# Directions for this task:
Where a line of the data holds the word "Zealand", copy that line.
########
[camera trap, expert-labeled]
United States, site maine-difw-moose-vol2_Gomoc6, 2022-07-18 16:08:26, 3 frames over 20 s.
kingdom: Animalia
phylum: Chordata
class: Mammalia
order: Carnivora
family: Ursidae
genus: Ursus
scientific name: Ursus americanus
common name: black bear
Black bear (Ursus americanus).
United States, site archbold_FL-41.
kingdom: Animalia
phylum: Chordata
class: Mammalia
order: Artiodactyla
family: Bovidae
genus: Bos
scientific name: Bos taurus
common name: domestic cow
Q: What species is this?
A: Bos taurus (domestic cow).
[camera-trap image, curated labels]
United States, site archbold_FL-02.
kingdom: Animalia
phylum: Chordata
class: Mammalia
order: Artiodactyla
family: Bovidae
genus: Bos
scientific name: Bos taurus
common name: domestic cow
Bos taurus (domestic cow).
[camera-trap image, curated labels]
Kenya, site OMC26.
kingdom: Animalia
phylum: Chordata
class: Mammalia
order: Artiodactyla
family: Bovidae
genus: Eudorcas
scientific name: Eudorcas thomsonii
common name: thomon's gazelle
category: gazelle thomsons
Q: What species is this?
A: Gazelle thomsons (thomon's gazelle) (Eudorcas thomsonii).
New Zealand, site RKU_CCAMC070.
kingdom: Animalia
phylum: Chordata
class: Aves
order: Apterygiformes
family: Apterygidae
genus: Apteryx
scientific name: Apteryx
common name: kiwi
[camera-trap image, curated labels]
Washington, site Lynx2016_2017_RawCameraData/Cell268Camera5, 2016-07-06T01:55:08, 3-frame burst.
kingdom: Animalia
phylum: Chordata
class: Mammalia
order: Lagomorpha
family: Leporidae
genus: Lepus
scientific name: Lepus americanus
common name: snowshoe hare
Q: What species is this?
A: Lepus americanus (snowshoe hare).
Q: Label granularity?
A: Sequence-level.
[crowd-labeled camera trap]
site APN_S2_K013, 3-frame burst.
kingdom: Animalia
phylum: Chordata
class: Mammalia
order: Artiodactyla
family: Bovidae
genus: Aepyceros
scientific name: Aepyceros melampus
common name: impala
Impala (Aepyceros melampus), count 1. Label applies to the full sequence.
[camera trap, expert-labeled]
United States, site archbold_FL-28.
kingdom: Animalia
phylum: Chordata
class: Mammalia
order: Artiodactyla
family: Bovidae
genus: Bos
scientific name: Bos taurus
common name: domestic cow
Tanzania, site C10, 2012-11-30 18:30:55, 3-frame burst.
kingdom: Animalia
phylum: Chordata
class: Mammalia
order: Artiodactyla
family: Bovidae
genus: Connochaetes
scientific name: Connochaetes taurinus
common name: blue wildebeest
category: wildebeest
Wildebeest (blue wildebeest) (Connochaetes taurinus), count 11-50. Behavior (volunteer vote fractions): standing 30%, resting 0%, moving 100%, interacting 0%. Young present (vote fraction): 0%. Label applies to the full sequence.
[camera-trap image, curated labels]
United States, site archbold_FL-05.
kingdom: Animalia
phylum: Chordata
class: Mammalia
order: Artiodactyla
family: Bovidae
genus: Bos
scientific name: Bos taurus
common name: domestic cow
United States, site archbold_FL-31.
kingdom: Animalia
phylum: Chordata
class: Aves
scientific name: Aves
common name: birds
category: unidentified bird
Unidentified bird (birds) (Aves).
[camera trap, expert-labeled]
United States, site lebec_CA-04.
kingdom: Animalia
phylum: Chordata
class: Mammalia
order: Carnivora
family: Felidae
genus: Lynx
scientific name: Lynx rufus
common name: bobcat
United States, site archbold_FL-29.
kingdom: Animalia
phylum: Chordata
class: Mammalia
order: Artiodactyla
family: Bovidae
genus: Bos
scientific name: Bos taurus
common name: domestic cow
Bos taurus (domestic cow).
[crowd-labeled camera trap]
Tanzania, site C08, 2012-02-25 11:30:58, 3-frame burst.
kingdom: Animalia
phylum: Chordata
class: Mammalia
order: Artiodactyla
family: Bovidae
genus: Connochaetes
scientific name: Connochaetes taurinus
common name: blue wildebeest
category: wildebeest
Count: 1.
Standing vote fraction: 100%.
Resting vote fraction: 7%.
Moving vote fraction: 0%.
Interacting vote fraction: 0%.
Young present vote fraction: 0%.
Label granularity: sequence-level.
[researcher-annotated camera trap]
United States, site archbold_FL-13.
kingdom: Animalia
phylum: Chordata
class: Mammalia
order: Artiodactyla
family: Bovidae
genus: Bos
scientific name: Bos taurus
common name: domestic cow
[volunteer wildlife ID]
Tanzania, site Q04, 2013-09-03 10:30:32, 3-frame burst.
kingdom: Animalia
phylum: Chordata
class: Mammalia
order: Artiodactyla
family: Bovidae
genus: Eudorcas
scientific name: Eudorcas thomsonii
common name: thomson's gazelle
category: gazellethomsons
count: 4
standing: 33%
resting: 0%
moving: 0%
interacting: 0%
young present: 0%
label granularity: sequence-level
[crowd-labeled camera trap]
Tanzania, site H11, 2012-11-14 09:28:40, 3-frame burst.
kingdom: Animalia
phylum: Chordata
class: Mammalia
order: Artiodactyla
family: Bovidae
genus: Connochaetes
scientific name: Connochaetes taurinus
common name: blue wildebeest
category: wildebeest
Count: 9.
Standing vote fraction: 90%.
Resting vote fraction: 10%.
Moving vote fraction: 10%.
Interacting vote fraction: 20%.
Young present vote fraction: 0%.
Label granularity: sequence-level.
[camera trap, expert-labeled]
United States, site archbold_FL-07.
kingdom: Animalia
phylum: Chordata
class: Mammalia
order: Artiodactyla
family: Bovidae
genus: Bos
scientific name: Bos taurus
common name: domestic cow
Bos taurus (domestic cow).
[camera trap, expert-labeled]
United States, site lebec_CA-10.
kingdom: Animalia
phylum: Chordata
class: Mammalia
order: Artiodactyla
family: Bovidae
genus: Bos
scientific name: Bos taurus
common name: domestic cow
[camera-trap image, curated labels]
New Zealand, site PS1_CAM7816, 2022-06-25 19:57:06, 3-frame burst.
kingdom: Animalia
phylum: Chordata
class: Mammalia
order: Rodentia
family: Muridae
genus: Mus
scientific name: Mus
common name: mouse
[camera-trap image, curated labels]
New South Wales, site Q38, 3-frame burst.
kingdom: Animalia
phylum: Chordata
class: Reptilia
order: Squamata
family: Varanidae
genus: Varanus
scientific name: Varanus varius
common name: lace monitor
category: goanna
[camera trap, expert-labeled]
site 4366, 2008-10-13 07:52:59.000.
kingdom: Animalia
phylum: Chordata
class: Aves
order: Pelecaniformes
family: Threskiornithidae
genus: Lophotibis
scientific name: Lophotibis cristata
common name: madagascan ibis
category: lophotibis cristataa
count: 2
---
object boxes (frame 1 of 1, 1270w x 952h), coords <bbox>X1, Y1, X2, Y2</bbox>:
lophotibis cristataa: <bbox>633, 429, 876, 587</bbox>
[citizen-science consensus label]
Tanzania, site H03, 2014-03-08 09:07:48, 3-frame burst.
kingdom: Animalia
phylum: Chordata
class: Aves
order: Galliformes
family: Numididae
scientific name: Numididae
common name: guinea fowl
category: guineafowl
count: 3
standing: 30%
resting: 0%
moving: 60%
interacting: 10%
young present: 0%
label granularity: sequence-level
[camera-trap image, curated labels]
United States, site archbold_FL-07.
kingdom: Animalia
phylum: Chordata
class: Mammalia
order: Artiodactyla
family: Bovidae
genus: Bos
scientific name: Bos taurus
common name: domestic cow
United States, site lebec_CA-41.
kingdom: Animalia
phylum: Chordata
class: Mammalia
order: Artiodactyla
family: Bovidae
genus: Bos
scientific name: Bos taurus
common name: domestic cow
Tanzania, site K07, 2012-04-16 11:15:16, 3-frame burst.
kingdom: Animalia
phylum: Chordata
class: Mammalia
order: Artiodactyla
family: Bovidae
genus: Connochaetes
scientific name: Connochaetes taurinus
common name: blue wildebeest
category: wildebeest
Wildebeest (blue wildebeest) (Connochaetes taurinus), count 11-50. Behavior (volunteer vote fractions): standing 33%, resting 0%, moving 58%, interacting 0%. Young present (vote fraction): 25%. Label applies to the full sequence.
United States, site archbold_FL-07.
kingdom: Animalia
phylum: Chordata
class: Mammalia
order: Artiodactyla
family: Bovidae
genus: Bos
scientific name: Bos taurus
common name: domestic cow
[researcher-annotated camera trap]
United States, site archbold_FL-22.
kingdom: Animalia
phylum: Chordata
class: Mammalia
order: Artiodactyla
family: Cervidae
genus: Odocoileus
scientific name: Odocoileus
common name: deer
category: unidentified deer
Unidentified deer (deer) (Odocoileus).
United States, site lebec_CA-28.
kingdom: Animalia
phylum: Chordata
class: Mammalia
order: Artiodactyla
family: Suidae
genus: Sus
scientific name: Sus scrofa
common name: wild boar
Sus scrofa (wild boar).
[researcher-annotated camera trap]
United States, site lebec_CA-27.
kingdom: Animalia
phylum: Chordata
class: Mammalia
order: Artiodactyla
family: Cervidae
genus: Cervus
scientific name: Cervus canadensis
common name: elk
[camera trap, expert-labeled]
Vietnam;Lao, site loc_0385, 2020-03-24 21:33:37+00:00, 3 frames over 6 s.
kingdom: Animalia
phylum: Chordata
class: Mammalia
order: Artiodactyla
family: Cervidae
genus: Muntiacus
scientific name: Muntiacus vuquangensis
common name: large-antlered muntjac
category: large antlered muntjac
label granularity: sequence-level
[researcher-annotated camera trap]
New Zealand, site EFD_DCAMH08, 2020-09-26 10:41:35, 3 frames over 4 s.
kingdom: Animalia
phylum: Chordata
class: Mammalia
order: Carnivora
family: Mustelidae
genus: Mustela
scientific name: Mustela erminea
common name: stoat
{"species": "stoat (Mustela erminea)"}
########
# Answer below:
New Zealand, site RKU_CCAMC070.
New Zealand, site PS1_CAM7816, 2022-06-25 19:57:06, 3-frame burst.
New Zealand, site EFD_DCAMH08, 2020-09-26 10:41:35, 3 frames over 4 s.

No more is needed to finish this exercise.